The WT pseudotyped virus used throughout the analysis was the prototype strain (GenBank: MN908947.3) with a D614G mutation (WT D614G). Variants were extracted from the Global Initiative on Sharing All Influenza Data (GISAID) website. The Alpha variant (GISAID: EPI_ISL_601443) was constructed with a total of nine mutations (69-70del, 144del, N501Y, A570D, D614G, P681H, T716I, S982A, and D1118H). The Beta variant (GISAID: EPI_ISL_700450) was constructed with 10 mutations: L18F, D80A, D215G, 242-244del, S305T, K417N, E484K, N501Y, D614G, and A701V. The Gamma variant (GISAID: EPI_ISL_792681) was constructed with 12 mutations: L18F, T20N, P26S, D138Y, R190S, K417T, E484K, N501Y, D614G, H655Y, T1027I, and V1176F. The Delta variant (GISAID: EPI_ISL_1534938) was constructed with 10 mutations: T19R, G142D, 156-157del, R158G, A222V, L452R, T478K, D614G, P681R, and D950N. The variant Delta Plus (GISAID: EPI_ISL_3019629) was constructed with 11 mutations: 19R, G142D, 156-157del, R158G, A222V, K417N, L452R, T478K, D614G, P681R, and D950N. The Kappa variant (GISAID: EPI_ISL_1384866) was constructed with eight mutations: T95I, G142D, E154L, L452R, E484Q, D614G, P681R, and N1071H. The Eta variant (GISAID: EPI_ISL_2885901) was constructed with eight mutations: Q52R, A67V, 69-70del, 144del, E484K, D614G, Q677H, and F888L. The Epsilon variant (GISAID: EPI_ISL_2922315) was constructed with four mutations: S13I, W152C, L452R, and D614G. The single mutation N439K was introduced into the pcDNA3.1 vector encoding WT D614G using QuikChange site-directed mutagenesis (Agilent 210519).

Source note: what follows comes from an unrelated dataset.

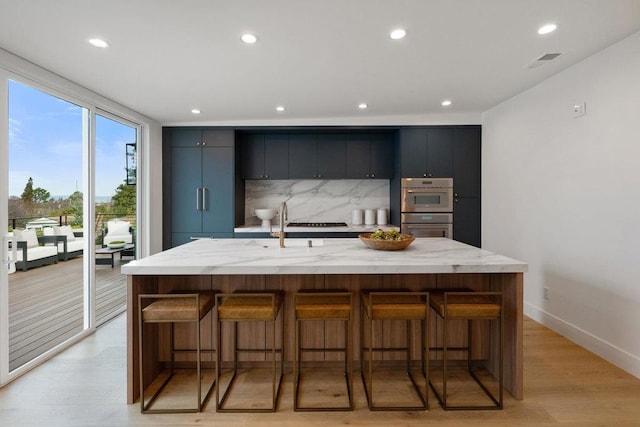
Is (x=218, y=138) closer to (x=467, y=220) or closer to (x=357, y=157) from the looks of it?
(x=357, y=157)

The gene of variants were synthesized in Genewiz, Inc. WT, and mutated SARS-CoV-2 pseudotyped viruses were generated by cotransfection of human immunodeficiency virus backbones expressing firefly luciferase (pNL43R-E-luciferase) and pcDNA3.1 (Invitrogen) expression vectors encoding the respective spike proteins into 293T cells (ATCC) (20). Viral supernatants were collected 48 h later. Viral titers were measured as the luciferase activity in relative light units (Bright-Glo Luciferase Assay Vector System; Promega Biosciences).

Neutralization Activity of Monoclonal Antibodies against Pseudotyped SARS-CoV-2.

Neutralization assays were conducted as previously described (33). Serial dilutions of monoclonal antibodies (mAbs) were prepared with the highest concentration of 5 or 50 μg/mL. WT or mutated spike pseudotyped viruses were incubated with mAbs at 37 °C for 1 h. HeLa-hACE2 cells (1.5 × 104 per well) were then added into the mixture and incubated at 37 °C for 48 h to 60 h. Then the luciferase activity was measured after cell lysis. The percent of neutralization was determined by comparing with the virus control.

Antibody Binding Kinetics Measured by SPR.

The binding kinetics of mAbs to SARS-CoV-2 WT or Delta RBD monomer were analyzed using SPR (Biacore 8K; GE Healthcare). Specifically, recombinant protein A (Sino Biological) was immobilized to a CM5 sensor chip. The mAbs (2 μg/mL) were captured by recombinant protein A, and then serial dilutions of SARS-CoV-2 WT/Delta RBD with highest concentration of 200 nM were run at a flow rate of 30 μL/min in PBST buffer (1×PBS and 0.05% [vol/vol] Tween-20). The resulting data were fitted to a 1:1 binding model using the Biacore 8K Evaluation software (GE Healthcare).

Quantification and Statistical Analysis.

The technical and independent experiment replicates are indicated in the figure legends. IC50 of mAbs were calculated by the four-parameter dose inhibition equation in using Graphpad Prism 9.0.